= Stated problem =
Reproduce every entry below verbatim, keeping each character, coordinate, and line break unchanged.

(Excerpts from a spatial dataset)
━━━━━━

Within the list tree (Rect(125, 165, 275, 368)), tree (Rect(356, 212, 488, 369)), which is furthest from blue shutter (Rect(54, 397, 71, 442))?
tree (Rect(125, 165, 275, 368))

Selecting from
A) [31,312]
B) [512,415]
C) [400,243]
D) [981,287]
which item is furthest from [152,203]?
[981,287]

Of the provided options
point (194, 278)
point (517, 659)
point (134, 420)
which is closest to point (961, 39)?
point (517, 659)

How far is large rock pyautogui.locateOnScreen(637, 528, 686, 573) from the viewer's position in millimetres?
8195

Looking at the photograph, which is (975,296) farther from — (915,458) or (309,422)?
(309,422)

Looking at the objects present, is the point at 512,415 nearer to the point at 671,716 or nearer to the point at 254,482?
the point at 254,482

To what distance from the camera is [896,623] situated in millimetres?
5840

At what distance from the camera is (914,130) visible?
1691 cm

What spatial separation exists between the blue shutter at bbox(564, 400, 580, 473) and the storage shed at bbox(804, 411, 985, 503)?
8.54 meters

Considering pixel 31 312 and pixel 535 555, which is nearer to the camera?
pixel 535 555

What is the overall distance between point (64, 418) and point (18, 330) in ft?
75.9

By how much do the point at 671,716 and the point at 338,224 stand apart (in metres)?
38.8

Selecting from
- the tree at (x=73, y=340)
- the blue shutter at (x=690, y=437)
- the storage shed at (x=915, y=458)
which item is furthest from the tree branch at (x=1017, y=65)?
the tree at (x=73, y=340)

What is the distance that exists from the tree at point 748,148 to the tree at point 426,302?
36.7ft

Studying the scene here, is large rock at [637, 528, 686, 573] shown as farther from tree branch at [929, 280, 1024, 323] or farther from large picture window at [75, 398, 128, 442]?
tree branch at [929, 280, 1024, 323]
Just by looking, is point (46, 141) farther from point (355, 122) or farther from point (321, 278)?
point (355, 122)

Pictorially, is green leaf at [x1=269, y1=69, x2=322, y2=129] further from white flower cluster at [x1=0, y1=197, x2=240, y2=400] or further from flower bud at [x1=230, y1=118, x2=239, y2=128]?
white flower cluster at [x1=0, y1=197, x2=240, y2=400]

━━━━━━

= Full solution =
Within the list tree (Rect(125, 165, 275, 368)), tree (Rect(356, 212, 488, 369)), which is furthest from blue shutter (Rect(54, 397, 71, 442))?
tree (Rect(125, 165, 275, 368))

Selecting from
A) [31,312]
B) [512,415]
C) [400,243]
D) [981,287]
which item is furthest from [152,203]?
[981,287]

Of the provided options
point (194, 278)
point (517, 659)
point (134, 420)
which is closest to point (961, 39)?
point (517, 659)

How far is large rock pyautogui.locateOnScreen(637, 528, 686, 573) from the viewer's position in millimetres?
8195

Looking at the photograph, which is (975,296) farther from — (915,458) or (309,422)?
(309,422)

Looking at the objects present, is the point at 512,415 nearer to the point at 671,716 or nearer to the point at 254,482?
the point at 254,482

To what distance from the camera is [896,623] situated in millimetres?
5840

At what distance from the camera is (914,130) visible?
1691 cm

What spatial separation exists between the blue shutter at bbox(564, 400, 580, 473) and the storage shed at bbox(804, 411, 985, 503)?
8.54 meters

Considering pixel 31 312 and pixel 535 555, which is nearer to the camera?
pixel 535 555

What is the overall distance between point (64, 418) and point (18, 330) in ft?
75.9

By how much do the point at 671,716 and the point at 338,224 stand apart (in metres)?
38.8

Selecting from
- the tree at (x=73, y=340)
- the blue shutter at (x=690, y=437)
- the storage shed at (x=915, y=458)
which item is furthest from the tree branch at (x=1017, y=65)?
the tree at (x=73, y=340)

What is the distance that exists from the tree at point 748,148 to the tree at point 426,302?
36.7ft

Studying the scene here, is large rock at [637, 528, 686, 573] shown as farther from tree branch at [929, 280, 1024, 323] or farther from large picture window at [75, 398, 128, 442]?
tree branch at [929, 280, 1024, 323]
Just by looking, is point (46, 141) farther from point (355, 122) or farther from point (321, 278)?
point (355, 122)

Pictorially, is green leaf at [x1=269, y1=69, x2=322, y2=129] further from white flower cluster at [x1=0, y1=197, x2=240, y2=400] or further from flower bud at [x1=230, y1=118, x2=239, y2=128]?
white flower cluster at [x1=0, y1=197, x2=240, y2=400]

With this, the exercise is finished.